Data provided |
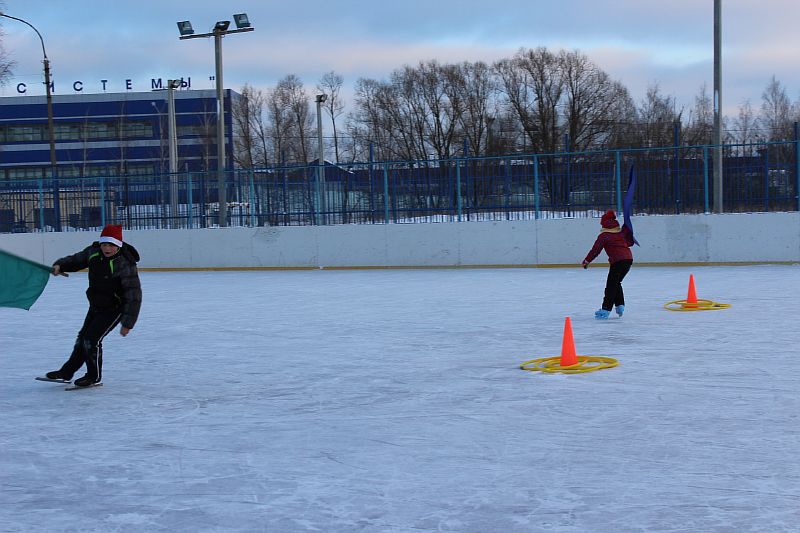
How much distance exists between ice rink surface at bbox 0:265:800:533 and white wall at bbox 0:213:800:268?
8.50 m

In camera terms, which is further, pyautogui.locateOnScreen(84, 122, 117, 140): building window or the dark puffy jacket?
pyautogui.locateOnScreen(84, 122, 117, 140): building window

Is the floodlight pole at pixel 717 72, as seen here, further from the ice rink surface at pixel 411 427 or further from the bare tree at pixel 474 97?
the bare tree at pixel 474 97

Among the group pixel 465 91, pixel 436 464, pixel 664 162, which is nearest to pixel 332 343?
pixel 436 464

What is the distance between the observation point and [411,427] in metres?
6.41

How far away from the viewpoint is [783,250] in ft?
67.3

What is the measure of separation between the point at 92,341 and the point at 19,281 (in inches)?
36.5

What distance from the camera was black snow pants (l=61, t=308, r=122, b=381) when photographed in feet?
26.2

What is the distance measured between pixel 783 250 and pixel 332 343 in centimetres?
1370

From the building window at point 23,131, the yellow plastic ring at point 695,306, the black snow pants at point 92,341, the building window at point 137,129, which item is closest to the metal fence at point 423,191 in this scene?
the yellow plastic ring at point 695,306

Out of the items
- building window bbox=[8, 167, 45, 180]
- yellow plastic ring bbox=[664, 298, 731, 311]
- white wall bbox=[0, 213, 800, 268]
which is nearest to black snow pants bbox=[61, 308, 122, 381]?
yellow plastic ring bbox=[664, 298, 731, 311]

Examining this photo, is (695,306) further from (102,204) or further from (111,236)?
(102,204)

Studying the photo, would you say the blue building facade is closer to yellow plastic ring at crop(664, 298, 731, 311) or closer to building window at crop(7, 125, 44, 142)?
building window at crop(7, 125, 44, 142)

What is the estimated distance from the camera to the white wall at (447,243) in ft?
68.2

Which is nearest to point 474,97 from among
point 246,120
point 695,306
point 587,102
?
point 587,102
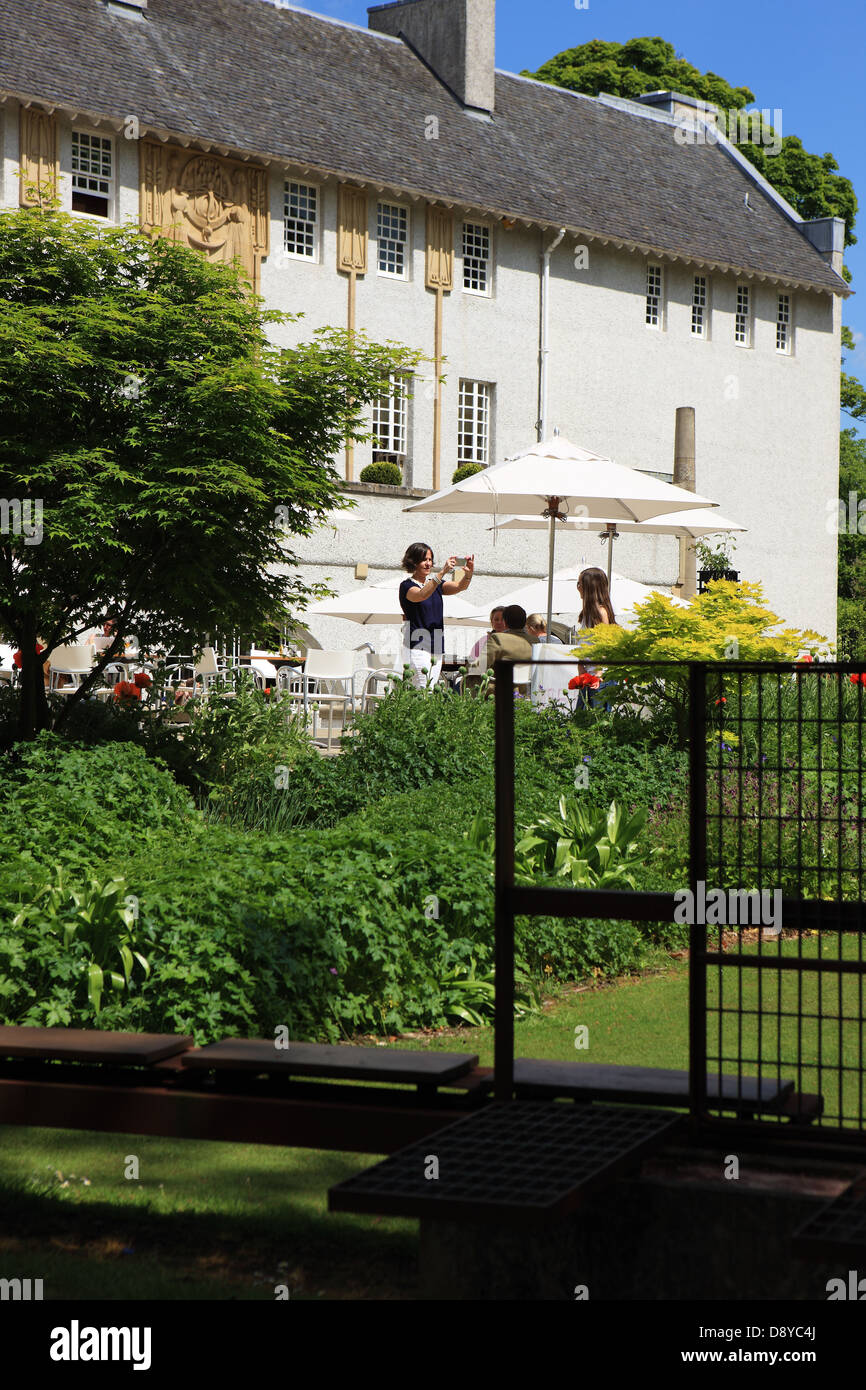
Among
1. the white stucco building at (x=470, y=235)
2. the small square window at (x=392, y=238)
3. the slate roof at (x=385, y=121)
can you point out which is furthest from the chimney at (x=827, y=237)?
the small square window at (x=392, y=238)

Task details | Can you copy the stretch of the data from the line containing "Examining this photo, is" through the end, word for word, leaving the pictures out?

Finished answer |
Examining this photo, is (695,306) further from (102,204) or further from (111,236)?
(102,204)

Studying the photo, would you say the blue building facade is closer to yellow plastic ring at crop(664, 298, 731, 311) or closer to building window at crop(7, 125, 44, 142)?
building window at crop(7, 125, 44, 142)

What is the estimated distance from the camera to the white wall at (447,243) in ft?
68.2

Which is nearest to point 474,97 from among
point 246,120
point 695,306
point 587,102
?
point 587,102
Among
1. the white stucco building at (x=470, y=235)
2. the small square window at (x=392, y=238)
3. the slate roof at (x=385, y=121)
can you point out which is furthest from the chimney at (x=827, y=237)?
the small square window at (x=392, y=238)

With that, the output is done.